* What to work on:
[a] Answer these questions using the page on Pearl's belief propagation notation:
(i) Which book and chapter does the page say its material comes from?
(ii) What does the page say \lambda(x) actually stands for?
(iii) How does the writer suggest ordering the distinct values x_1, \ldots, x_m?
[b] In the page on Pearl's belief propagation notation, retype the passage starting with "where x_1, \ldots, x_m" and going on through "< \cdots < x_m.", word for word.

* Document extract:
********
User:IssaRice/Type checking Pearl's belief propagation notation

From Machinelearning
Jump to: navigation, search

this is all from Judea Pearl's Probabilistic Reasoning in Intelligent Systems, chapter 4.

Probability of a random variable

Pearl writes expressions like "\lambda(x)" and "\pi(x)", but I think these can't be understood literally. If x is in the range of a random variable X, then we should be able to write things like \lambda(x_1) as well. But \lambda(x) is actually a vector standing for all possible values in the range of X.

My own attempt at making this more coherent is the following. Let \operatorname{range} X = \{X(\omega) : \omega \in \Omega\}, and let m = \operatorname{card} (\operatorname{range} X). In other words, n is the number of distinct values that X takes on. Then we define the vector

\Pr(X) := (\Pr(X = x_1), \ldots, \Pr(X = x_n)) \in [0,1]^m

where x_1, \ldots, x_m are the m distinct values of X. A small problem is that we have to fix some ordering of x_1, \ldots, x_m. Since x_1, \ldots, x_m \in \mathbf R, I think we can just pick indexes such that x_1 < \cdots < x_m.
********
* Available data:
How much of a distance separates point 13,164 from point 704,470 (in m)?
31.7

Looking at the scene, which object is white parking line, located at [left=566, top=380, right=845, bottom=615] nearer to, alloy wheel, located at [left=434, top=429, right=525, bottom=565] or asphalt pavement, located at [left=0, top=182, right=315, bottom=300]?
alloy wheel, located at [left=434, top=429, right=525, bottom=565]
********
* Exercise results:
[a]
(i) Chapter 4 of Judea Pearl's Probabilistic Reasoning in Intelligent Systems.
(ii) A vector standing for all possible values in the range of X.
(iii) By picking indexes such that x_1 < \cdots < x_m.

[b]
where x_1, \ldots, x_m are the m distinct values of X. A small problem is that we have to fix some ordering of x_1, \ldots, x_m. Since x_1, \ldots, x_m \in \mathbf R, I think we can just pick indexes such that x_1 < \cdots < x_m.